# Permit pulling for 3rd party work



## SC electrical (Jul 25, 2012)

Had someone ask me if I could pull an electrical permit fon a remodel job that was done completely behind the scenes. Remodel is complete. Person cannot for some reason get a meter put in by the utility company without city inspection. Can't get city inspection without permit. Can't get permit without licensed electrician. Can't get licensed electrician.......basically screwed. I want to be able to offer a solution but the only one I can come up with is to rewire everything. 3 decker apt building. Like I said....kinda screwed. 

Any input would good to hear out. I don't want anything to do with it, but i like to be able to offer advice just for local business purposes


----------



## Celtic (Nov 19, 2007)

A blank check is a good starting point.


----------



## rnr electric (Jan 29, 2010)

SC electrical said:


> Had someone ask me if I could pull an electrical permit fon a remodel job that was done completely behind the scenes. Remodel is complete. Person cannot for some reason get a meter put in by the utility company without city inspection. Can't get city inspection without permit. Can't get permit without licensed electrician. Can't get licensed electrician.......basically screwed. I want to be able to offer a solution but the only one I can come up with is to rewire everything. 3 decker apt building. Like I said....kinda screwed.
> 
> Any input would good to hear out. I don't want anything to do with it, but i like to be able to offer advice just for local business purposes


Good to the system actually works from time to time... If you don't want anything to do with it, and are not willing to put your name (or your crews name) on it, walk away. I think that is AWESOME advice for local business purposes,


----------



## mdfriday (May 14, 2007)

I would not just get a permit....maybe some inspection is in order. Make sure you charge like a consultant, not an electrician. Make sure you document your findings.
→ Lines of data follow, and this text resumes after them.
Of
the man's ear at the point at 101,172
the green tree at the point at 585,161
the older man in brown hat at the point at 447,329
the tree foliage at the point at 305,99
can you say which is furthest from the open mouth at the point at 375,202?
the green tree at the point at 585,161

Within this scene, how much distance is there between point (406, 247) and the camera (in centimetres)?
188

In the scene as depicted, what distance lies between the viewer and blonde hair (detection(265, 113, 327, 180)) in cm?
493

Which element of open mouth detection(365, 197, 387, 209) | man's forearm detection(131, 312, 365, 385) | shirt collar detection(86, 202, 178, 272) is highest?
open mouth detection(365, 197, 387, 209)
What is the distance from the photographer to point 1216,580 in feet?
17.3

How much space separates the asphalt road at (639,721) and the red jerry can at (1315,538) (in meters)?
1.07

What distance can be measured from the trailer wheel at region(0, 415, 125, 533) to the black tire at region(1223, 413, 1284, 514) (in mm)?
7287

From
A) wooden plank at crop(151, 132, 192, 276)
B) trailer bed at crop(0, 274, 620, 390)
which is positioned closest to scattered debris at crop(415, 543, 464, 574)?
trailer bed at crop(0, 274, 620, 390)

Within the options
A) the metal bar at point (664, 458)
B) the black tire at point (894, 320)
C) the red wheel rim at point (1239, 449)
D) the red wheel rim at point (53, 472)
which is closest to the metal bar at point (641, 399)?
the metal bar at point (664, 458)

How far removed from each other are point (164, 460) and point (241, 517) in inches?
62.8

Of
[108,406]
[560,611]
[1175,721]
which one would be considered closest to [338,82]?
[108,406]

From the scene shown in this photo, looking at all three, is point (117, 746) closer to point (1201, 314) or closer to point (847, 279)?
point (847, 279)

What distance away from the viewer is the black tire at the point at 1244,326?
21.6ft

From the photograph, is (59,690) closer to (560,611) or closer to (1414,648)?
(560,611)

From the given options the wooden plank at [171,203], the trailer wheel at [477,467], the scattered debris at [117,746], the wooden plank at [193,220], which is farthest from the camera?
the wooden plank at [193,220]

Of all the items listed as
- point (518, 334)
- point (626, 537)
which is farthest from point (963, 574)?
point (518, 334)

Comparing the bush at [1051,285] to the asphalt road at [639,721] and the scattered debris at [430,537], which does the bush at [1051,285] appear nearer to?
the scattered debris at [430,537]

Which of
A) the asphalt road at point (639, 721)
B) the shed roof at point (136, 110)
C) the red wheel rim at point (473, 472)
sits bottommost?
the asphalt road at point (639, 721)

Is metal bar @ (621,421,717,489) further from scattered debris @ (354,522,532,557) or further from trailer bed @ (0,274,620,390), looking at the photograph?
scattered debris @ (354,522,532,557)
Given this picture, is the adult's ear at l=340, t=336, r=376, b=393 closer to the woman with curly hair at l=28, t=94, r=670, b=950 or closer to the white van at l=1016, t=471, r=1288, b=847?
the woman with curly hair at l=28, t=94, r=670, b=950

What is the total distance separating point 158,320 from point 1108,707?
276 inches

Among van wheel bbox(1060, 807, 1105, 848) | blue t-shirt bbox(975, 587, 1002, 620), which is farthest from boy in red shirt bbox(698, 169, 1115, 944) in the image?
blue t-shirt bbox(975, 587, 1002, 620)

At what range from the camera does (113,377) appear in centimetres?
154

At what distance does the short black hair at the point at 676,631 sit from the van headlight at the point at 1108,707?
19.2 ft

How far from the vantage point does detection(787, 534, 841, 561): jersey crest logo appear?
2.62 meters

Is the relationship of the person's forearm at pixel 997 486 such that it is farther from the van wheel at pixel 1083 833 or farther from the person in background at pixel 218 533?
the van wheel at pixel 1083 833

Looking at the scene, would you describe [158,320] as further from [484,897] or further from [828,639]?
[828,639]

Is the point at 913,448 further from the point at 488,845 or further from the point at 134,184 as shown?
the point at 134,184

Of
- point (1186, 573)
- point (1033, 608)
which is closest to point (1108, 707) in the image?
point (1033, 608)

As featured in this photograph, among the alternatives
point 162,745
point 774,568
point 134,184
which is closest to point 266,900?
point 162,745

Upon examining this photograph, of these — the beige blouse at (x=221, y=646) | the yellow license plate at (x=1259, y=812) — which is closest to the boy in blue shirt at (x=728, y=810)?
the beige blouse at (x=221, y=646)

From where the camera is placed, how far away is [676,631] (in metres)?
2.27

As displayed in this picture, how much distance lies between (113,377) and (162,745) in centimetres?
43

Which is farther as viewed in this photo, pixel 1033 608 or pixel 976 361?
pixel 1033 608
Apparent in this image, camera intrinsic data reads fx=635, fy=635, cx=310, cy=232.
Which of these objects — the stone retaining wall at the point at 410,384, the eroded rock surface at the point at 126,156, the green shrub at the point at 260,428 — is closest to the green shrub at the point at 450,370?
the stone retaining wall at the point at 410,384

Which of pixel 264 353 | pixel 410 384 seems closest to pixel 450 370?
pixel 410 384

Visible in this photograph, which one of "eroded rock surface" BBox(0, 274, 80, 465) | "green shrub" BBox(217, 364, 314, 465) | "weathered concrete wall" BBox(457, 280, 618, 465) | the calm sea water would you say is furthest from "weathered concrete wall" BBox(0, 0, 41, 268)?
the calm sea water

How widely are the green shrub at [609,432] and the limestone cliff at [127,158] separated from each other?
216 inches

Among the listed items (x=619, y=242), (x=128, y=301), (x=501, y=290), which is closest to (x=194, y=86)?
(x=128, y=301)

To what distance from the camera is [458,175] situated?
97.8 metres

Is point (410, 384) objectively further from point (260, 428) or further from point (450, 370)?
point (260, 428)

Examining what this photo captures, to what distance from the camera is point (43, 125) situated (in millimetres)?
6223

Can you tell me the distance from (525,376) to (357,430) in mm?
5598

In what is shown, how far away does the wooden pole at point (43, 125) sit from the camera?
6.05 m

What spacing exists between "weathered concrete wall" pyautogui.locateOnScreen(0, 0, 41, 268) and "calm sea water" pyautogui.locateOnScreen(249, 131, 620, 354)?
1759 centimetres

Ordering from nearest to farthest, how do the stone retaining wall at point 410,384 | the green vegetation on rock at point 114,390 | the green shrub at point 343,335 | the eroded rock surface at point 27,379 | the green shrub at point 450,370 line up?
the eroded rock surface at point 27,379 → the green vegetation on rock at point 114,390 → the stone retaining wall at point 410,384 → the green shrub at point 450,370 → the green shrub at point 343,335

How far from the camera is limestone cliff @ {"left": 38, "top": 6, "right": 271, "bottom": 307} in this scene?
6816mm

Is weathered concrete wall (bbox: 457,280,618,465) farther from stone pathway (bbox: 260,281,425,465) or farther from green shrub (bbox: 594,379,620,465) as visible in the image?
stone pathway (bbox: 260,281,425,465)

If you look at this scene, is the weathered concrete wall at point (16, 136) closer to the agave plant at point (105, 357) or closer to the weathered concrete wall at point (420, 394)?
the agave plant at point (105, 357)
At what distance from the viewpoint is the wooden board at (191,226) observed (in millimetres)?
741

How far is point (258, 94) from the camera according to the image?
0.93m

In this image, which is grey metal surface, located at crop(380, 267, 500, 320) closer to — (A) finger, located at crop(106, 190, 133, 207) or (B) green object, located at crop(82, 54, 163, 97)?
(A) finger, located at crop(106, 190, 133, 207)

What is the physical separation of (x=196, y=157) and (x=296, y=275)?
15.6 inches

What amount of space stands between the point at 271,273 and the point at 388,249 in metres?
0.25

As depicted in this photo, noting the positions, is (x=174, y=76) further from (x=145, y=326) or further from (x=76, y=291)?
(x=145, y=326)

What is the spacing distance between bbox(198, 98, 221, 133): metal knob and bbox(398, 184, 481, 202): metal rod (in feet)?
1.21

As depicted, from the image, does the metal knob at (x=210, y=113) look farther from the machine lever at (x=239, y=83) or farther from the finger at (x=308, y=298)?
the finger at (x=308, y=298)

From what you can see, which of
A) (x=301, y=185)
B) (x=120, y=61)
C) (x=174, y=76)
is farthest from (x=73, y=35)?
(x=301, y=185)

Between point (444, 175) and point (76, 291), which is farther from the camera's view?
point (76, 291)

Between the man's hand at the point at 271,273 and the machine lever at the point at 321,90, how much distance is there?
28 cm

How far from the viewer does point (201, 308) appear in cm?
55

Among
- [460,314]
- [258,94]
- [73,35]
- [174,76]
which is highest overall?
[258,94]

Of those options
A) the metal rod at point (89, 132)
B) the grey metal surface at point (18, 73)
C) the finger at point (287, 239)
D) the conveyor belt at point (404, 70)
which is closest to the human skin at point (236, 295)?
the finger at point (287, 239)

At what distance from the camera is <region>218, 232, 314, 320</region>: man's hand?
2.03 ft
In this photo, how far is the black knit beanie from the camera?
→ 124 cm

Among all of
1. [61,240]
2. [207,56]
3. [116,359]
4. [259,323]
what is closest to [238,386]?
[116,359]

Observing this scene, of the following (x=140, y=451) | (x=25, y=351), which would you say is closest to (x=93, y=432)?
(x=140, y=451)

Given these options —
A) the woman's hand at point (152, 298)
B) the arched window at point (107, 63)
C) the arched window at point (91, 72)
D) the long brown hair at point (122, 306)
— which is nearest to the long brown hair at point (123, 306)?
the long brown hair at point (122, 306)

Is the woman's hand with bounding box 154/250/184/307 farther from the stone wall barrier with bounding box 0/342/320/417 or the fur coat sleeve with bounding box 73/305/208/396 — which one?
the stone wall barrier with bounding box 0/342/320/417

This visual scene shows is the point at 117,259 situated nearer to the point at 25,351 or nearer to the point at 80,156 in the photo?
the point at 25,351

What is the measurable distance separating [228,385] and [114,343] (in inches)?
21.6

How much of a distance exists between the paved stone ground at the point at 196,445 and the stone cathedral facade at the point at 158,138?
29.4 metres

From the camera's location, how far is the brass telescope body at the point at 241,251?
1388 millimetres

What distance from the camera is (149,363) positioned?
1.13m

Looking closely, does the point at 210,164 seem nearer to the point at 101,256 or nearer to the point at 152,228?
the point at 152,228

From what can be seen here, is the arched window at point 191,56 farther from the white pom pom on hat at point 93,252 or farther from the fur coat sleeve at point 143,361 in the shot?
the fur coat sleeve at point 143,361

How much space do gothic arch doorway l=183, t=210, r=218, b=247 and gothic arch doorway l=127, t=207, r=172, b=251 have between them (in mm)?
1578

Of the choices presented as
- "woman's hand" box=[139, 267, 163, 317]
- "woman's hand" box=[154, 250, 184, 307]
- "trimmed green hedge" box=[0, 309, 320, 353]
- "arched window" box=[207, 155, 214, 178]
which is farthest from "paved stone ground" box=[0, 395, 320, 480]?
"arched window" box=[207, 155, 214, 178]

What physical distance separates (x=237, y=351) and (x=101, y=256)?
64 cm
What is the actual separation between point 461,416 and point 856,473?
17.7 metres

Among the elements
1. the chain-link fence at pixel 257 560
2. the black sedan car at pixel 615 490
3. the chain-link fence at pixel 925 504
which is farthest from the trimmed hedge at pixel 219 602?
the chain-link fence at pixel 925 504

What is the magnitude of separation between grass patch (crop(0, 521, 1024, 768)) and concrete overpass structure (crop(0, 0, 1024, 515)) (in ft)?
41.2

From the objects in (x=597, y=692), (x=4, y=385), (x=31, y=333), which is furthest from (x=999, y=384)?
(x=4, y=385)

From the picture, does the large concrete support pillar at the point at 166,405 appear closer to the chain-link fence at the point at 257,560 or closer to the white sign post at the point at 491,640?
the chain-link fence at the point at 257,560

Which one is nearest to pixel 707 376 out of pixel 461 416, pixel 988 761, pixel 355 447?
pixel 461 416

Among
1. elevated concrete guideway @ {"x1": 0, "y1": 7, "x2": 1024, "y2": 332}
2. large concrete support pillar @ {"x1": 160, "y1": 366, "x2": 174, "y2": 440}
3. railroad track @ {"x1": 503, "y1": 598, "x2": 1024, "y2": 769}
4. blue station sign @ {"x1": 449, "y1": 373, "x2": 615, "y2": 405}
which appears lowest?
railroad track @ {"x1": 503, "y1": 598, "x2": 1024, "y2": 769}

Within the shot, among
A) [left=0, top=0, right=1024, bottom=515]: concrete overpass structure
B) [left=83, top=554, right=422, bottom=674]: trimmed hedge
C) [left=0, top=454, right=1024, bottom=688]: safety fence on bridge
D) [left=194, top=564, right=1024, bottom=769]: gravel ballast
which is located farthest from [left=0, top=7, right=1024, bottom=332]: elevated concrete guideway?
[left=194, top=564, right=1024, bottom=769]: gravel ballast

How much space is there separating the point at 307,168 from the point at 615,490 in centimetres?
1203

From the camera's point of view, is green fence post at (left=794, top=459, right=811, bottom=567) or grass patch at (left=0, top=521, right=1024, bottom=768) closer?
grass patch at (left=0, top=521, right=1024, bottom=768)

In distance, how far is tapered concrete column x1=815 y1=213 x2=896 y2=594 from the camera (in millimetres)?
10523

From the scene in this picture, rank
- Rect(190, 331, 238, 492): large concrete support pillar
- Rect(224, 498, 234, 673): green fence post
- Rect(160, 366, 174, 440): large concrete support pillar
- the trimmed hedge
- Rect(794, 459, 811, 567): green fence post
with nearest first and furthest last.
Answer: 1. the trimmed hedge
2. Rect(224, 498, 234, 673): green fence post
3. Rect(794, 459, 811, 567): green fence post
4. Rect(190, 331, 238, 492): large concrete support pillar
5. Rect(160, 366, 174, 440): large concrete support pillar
Get paid a good amount before you start.


----------



## 007 (May 4, 2009)

what kind of inspection can be required at this point?


----------



## HARRY304E (Sep 15, 2010)

SC electrical said:


> Had someone ask me if I could pull an electrical permit fon a remodel job that was done completely behind the scenes. Remodel is complete. Person cannot for some reason get a meter put in by the utility company without city inspection. Can't get city inspection without permit. Can't get permit without licensed electrician. Can't get licensed electrician.......basically screwed. I want to be able to offer a solution but the only one I can come up with is to rewire everything. 3 decker apt building. Like I said....kinda screwed.
> 
> Any input would good to hear out. I don't want anything to do with it, but i like to be able to offer advice just for local business purposes



http://www.mass.gov/ocabr/governmen...-sheets/electricians-consumer-fact-sheet.html
*Special Note*

It is a violation of board regulations for a licensed electrician or systems technician to connect wiring from components that have been wired by an unlicensed person.


http://www.mass.gov/ocabr/licensee/dpl-boards/el/regulations/rules-and-regs/237-cmr-1800.html


http://www.mass.gov/ocabr/licensee/dpl-boards/el/regulations/rules-and-regs/


Also read the back of your license.


" This license is subject to the provisions of the general laws as amended,It is a personal privilege,And must *NOT* be loaned or assigned to any other person."

So that means either you or your Employees did the wiring NOT an unlicensed person.


"Anyone who violates these rules Shall be sent to IRAN to be Purified with PAIN and Executed by the choice of the Executioner"...:laughing:

Welcome to the forum...:thumbup:


----------



## HARRY304E (Sep 15, 2010)

007 said:


> what kind of inspection can be required at this point?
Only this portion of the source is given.